On Thursday 14 Feb 2013 08:00:11
adr...@gmail.com wrote:
> Hello,
>
> as I'm trying to make a db_hanoidb backend from db_toke I have some
> questions about keys, values and the interfaces to them.
>
> In some stores (like for example Redis and hanoidb) keys are arbitrary byte
> arrays. This type is erlang's <<"binary">>. Values types vary.
>
> Trying scalaris through api_tx:req_list(Tlog, List) I've been able to use
> any erlang term as value, not only binaries (with binaries as keys).
> In scalaris doc main.pdf §4.1.1 "Supported types" I see:
> Keys are always strings. In order to avoid problems with different
> encodings on different systems, we suggest to only use ASCII characters.
> For values we distinguish between native, composite and custom types.
please note that this doc describes the client data types, i.e. in the client
APIs like api_tx
-> internally, at the scope of a DB implementation, things are a bit different
(ref. db_beh.hrl):
* a DB-key is defined as ?RT:key(), created by ?RT:hash_key/1 - you cannot
make assumptions on the exact type as this depends on the RT implementation!

> [Recorded information]
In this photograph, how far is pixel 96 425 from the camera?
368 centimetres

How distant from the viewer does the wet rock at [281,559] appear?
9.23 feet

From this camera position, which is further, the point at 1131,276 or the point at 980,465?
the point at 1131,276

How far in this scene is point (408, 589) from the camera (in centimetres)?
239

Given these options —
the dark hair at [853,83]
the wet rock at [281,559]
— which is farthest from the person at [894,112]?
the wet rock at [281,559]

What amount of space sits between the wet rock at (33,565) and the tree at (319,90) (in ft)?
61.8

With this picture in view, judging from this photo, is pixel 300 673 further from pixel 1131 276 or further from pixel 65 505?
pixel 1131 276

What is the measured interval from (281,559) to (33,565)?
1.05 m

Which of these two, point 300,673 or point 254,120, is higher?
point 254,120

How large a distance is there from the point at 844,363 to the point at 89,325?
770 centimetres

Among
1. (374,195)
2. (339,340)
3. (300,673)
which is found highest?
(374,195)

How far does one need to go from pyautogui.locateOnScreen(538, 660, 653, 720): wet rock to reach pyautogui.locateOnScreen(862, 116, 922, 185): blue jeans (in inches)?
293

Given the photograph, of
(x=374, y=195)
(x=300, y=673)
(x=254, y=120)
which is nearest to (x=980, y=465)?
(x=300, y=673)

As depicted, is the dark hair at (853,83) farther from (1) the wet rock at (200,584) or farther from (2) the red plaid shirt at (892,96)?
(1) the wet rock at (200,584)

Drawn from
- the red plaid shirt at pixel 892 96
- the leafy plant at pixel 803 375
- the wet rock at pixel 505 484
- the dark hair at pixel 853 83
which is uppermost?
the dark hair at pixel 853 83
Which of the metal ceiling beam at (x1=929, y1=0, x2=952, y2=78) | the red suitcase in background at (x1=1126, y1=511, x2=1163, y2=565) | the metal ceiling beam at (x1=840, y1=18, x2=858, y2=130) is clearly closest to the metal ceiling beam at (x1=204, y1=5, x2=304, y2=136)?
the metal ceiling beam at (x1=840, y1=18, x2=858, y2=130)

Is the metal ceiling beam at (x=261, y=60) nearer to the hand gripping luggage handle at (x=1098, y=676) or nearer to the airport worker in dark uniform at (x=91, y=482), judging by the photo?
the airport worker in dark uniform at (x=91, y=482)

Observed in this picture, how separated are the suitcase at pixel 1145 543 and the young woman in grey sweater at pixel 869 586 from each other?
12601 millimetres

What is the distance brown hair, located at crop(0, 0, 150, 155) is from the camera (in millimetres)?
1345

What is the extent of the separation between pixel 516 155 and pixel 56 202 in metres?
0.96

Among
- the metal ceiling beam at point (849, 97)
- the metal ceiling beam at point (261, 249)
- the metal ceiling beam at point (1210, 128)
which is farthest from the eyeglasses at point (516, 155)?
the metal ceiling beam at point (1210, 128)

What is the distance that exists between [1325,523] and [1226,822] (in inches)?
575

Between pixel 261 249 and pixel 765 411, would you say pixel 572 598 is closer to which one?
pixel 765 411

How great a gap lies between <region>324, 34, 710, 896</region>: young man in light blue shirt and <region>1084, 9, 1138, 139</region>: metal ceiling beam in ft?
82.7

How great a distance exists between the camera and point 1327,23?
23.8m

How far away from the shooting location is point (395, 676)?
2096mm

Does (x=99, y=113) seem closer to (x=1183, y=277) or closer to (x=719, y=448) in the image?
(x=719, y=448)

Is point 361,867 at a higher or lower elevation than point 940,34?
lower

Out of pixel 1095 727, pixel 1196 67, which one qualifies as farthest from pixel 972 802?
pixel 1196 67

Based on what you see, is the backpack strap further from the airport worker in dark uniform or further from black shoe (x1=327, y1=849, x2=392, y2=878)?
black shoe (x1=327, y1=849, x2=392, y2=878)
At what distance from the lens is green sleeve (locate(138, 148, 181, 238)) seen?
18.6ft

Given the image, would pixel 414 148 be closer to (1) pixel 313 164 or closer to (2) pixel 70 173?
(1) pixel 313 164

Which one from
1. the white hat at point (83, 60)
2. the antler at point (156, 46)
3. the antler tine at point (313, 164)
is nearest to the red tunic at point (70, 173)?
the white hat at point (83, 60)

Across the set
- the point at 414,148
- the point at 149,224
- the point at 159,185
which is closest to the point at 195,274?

> [Goal A]
In the Scalaris thread, which function creates a DB-key?
> [Goal B]
Give again, word for word, the part of the Scalaris thread from "On Thursday 14" to "Values types vary.".

> [Response A]
?RT:hash_key/1

> [Response B]
On Thursday 14 Feb 2013 08:00:11
adr...@gmail.com wrote:
> Hello,
>
> as I'm trying to make a db_hanoidb backend from db_toke I have some
> questions about keys, values and the interfaces to them.
>
> In some stores (like for example Redis and hanoidb) keys are arbitrary byte
> arrays. This type is erlang's <<"binary">>. Values types vary.